Mike Kelly, chair of the Board of County Commissioners for Johnson County, opened a continued committee meeting on the FY2026 budget by asking the board to revisit items on the ‘revisit’ list, including a request for body cameras for corrections and MEDACT.
The body-camera requests were discussed as part of a larger conversation on public safety funding. Mark Dapp and Robin Simes of the budget department told the commissioners revised assessed valuation numbers were likely to be released that day or the next, and that those valuations could produce “a few 100,000” dollars of additional capacity that might allow the county to keep a flat mill levy.
Mister Sullivan, the corrections director, described body cameras as “a strategic investment in our program so that we could…increase public…safety for our officers, increase transparency,” and said footage would be used for quality assurance and training. Commissioners repeatedly framed the purchases in the context of a proposed public-safety sales tax renewal on the November ballot: if voters approve the sales tax, the county could use reserves for 2026 purchases and repay those reserves with the sales-tax revenue beginning in 2027, budget staff and other presenters said.

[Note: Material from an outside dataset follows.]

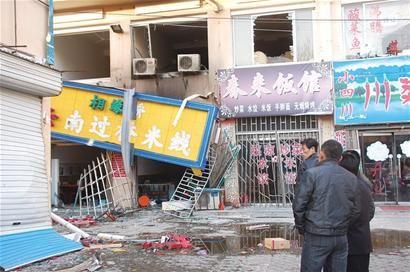 米线店煤气罐突发爆炸厨师食客均被炸伤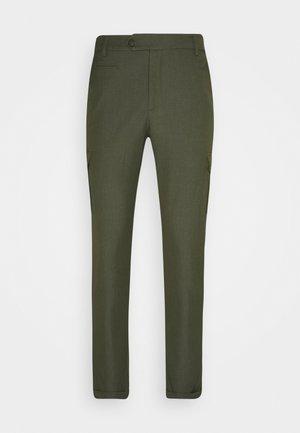 COMO PANTS - Pantalones cargo - deep forrest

Several commissioners expressed support for the cameras but said spending decisions should wait until after the ballot measure. Commissioner Shirley said the cameras would be “good for training, safety” and that she was “100% for this,” while Commissioner Allen Brandt urged patience and a November revisit. Chair Kelly summarized the approach: the body-camera requests remained in the revisit list but were unfunded in the current budget; the board agreed no motion was necessary and that staff could bring back an agenda item to purchase cameras if the sales tax passes.
The board did not adopt any appropriation for body cameras at the meeting. Budget staff said they could present a purchase agenda item shortly after election results if the sales-tax renewal passes and the board chooses to obligate reserves in 2026 and reimburse them with 2027 sales-tax receipts.